CE MONDE-LÀ. Dictionnaire personnel de l’époque, de François Taillandier
Flammarion, 2008, 178 p., 18 €
En lisant avec un rare plaisir de l’esprit, avec ces envies de rire qui suggèrent qu’il vaudrait mieux en pleurer, en lisant donc Ce Monde-là que vient de publier François Taillandier, je pensais à Mme de Sévigné, qui trouvait que le monde marchait « cul par-dessus tête », et à Jacques Bainville, qui estimait que « tout avait toujours très mal marché ». Que diraient-ils aujourd’hui devant les cabrioles, les contorsions et les inconséquences de notre temps ?
De billets publiés dans la presse, où il a exercé avec une sagacité rare et une causticité souriante ou détachée ses dons d’observateur critique, notre auteur a tiré son « dictionnaire personnel de l’époque », classant ses remarques par ordre alphabétique. Il annonce lui-même le sujet de son livre : il montre « comment les mots que nous entendons ou que nous employons, comment les récits (car nous sommes racontés), comment les images (car nous sommes représentés) modifient insensiblement notre perception du monde, notre idée de nous-mêmes ». Ce dictionnaire – ce qui n’a rien d’étonnant – étudie les mots qui traduisent aujourd’hui par action ou par omission les défauts de la vie en société, nos mensonges et nos vanités. Et de noter : « C’est au moment où l’Europe se lançait hardiment dans sa propre édification [...] qu’elle a jeté par-dessus bord la seule langue qu’elle avait en commun depuis toujours : le latin. L’Église catholique a donné le branle. » Si l’on est attentif à l'évolution du langage, on fait de belles découvertes : celles de l’exosquelette, de la langue d’inox, du proximisme, par exemple.
Soyez-en persuadés : vous devez « oser l'excellence », « gérer votre gourmandise sans prise de tête ». Enfin, si vous tenez à garder votre personnalité, adoptez avec le sourire, avec humour, cette arme efficace de défense, ce que nous nous permettrons de nommer « la Taillandier attitude ». Jacques Dhaussy

LE SENS CHRÉTIEN DES MOTS. Noms propres et communs du catholicisme,
de Pascal-Raphaël Ambrogi
Tempora, 2008, 336 p., 18,90 €
Quand on entend un radiophoniste parler de « transubstantation » sur une chaîne nationale citant l’article d’un grand quotidien, mais le responsable du prompteur avait dû mal copier – c'était le 11 août dernier –, quand on entend mélanger ascension (terme actif) et assomption (terme passif), on se dit que Le Sens chrétien des mots arrive à point. Cet ouvrage rendra de grands services aux journalistes, mais aussi à tous les jeunes ignorants du catéchisme élémentaire et à toutes les personnes qui s’intéressent à l’histoire de l’art. Qu’est-ce qu’un exèdre ? Une prédelle ? Quelle est la différence entre une dalmatique et une chasuble ? Un rochet et un surplis ? Tout cela est expliqué dans cet ouvrage. Et pour décrire un tableau, en comprendre le sujet et le sens, il suffit de l’ouvrir à la bonne page. Comme le note le cardinal Paul Poupard dans la préface : « ... le message de la Révélation chrétienne se présente toujours revêtu d’une enveloppe culturelle dont il est indissociable. »

## Consigne A
Recopiez, dans les comptes rendus de livres, le passage qui va de « CE MONDE-LÀ. Dictionnaire » jusqu'à « notre temps ? ».
## Consigne B
Pour chacune des affirmations suivantes, indiquez par oui ou par non si elle concorde avec les comptes rendus de livres, en citant à l'identique les mots qui tranchent : (i) Ce Monde-là a paru chez Flammarion en 2008 ; (ii) la préface du Sens chrétien des mots est signée par Jacques Dhaussy ; (iii) François Taillandier range ses remarques par ordre alphabétique.
## Consigne C
Poursuivez les comptes rendus de livres consacrés aux mots à partir de l'endroit où ils s'arrêtent.

## Matériel fourni
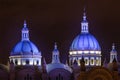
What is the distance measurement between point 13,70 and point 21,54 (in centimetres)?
514

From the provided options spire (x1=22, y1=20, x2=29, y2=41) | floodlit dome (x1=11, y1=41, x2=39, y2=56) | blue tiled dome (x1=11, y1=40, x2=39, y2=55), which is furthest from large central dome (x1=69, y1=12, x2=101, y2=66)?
spire (x1=22, y1=20, x2=29, y2=41)

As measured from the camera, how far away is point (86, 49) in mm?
94000

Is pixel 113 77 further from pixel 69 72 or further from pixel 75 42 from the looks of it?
pixel 75 42

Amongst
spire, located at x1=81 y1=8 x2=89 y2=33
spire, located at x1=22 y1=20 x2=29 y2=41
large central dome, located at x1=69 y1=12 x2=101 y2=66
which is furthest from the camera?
spire, located at x1=81 y1=8 x2=89 y2=33

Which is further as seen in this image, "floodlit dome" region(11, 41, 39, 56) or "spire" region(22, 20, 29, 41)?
"spire" region(22, 20, 29, 41)

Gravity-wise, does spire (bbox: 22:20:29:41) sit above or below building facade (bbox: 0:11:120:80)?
above

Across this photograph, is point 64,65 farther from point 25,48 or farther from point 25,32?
point 25,32

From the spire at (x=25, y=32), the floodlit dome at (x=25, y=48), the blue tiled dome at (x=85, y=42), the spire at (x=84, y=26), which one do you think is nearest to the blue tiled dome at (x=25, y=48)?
the floodlit dome at (x=25, y=48)

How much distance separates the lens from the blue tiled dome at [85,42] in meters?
93.7

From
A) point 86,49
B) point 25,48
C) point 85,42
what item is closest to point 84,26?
point 85,42

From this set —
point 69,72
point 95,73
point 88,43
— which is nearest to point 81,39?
point 88,43

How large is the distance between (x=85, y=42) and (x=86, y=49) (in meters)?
0.90

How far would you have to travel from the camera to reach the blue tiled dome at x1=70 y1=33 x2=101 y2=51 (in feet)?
307

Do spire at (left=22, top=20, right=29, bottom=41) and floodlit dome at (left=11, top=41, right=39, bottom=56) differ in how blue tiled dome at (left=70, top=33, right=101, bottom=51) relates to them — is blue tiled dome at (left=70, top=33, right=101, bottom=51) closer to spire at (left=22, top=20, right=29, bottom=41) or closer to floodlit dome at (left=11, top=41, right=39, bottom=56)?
floodlit dome at (left=11, top=41, right=39, bottom=56)
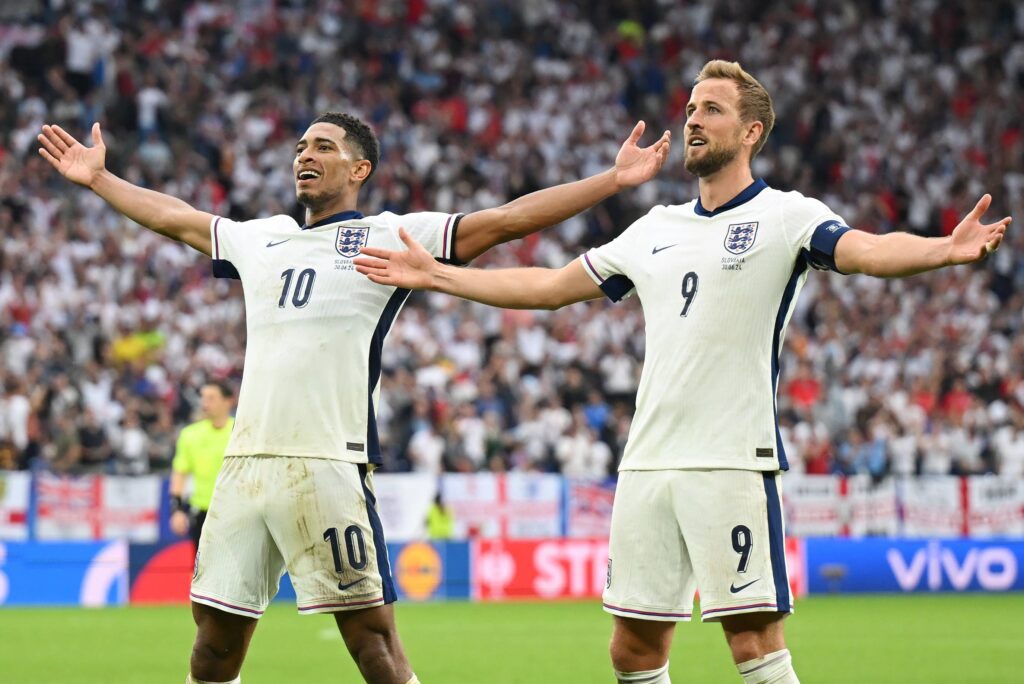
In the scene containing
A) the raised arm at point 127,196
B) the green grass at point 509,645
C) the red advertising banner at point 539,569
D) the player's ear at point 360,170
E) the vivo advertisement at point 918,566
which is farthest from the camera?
the vivo advertisement at point 918,566

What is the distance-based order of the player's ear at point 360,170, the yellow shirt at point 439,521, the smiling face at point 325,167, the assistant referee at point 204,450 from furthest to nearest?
the yellow shirt at point 439,521 < the assistant referee at point 204,450 < the player's ear at point 360,170 < the smiling face at point 325,167

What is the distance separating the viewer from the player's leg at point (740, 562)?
5766 millimetres

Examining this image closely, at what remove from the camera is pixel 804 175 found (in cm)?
2859

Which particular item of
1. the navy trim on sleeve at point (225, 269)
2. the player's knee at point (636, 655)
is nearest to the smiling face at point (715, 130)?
the player's knee at point (636, 655)

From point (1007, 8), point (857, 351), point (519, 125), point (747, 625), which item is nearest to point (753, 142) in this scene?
point (747, 625)

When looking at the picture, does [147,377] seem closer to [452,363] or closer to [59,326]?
[59,326]

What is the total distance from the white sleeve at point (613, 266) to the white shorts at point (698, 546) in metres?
0.70

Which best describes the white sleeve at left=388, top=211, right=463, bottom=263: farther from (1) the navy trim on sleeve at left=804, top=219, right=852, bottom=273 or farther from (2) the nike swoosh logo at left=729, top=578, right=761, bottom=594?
(2) the nike swoosh logo at left=729, top=578, right=761, bottom=594

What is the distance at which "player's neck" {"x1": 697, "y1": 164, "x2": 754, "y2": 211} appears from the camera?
20.0ft

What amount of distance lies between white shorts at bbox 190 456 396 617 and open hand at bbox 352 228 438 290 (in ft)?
2.54

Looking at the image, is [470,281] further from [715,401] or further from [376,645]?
[376,645]

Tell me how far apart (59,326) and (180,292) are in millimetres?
1799

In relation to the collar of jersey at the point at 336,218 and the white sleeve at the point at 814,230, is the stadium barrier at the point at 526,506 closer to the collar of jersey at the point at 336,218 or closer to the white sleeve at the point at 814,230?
the collar of jersey at the point at 336,218

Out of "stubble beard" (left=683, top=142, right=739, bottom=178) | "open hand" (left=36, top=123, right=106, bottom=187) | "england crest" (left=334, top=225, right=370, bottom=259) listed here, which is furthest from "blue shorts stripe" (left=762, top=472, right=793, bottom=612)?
"open hand" (left=36, top=123, right=106, bottom=187)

## Résultat final A
CE MONDE-LÀ. Dictionnaire personnel de l’époque, de François Taillandier
Flammarion, 2008, 178 p., 18 €
En lisant avec un rare plaisir de l’esprit, avec ces envies de rire qui suggèrent qu’il vaudrait mieux en pleurer, en lisant donc Ce Monde-là que vient de publier François Taillandier, je pensais à Mme de Sévigné, qui trouvait que le monde marchait « cul par-dessus tête », et à Jacques Bainville, qui estimait que « tout avait toujours très mal marché ». Que diraient-ils aujourd’hui devant les cabrioles, les contorsions et les inconséquences de notre temps ?

## Résultat final B
(i) Oui : « Flammarion, 2008, 178 p., 18 € ».
(ii) Non : « Comme le note le cardinal Paul Poupard dans la préface ».
(iii) Oui : « classant ses remarques par ordre alphabétique ».

## Résultat final C
Ce dictionnaire est beaucoup plus qu'un dictionnaire, car il offre une foule de références, il multiplie les citations de la Bible, de la liturgie et de nombreux auteurs. Ouvrage pratique avant tout, il ne prétend pas être exhaustif, mais il indique de nombreuses pistes dans les domaines aussi bien du culte proprement dit que de l’architecture, de l’organisation sociale et politique, de la hiérarchie, des fêtes, du droit, de la morale, des évènements historiques, etc. L’auteur s’était déjà fait connaître par ses Particularités et finesses de la langue française (éd. Chiflet). Il offre aujourd'hui un instrument de travail pratique, commode à consulter, un véritable guide pour éviter les à-peu-près, les confusions possibles. Grâce à ces pages précieuses, le cap est immédiatement mis sur le « mot juste ».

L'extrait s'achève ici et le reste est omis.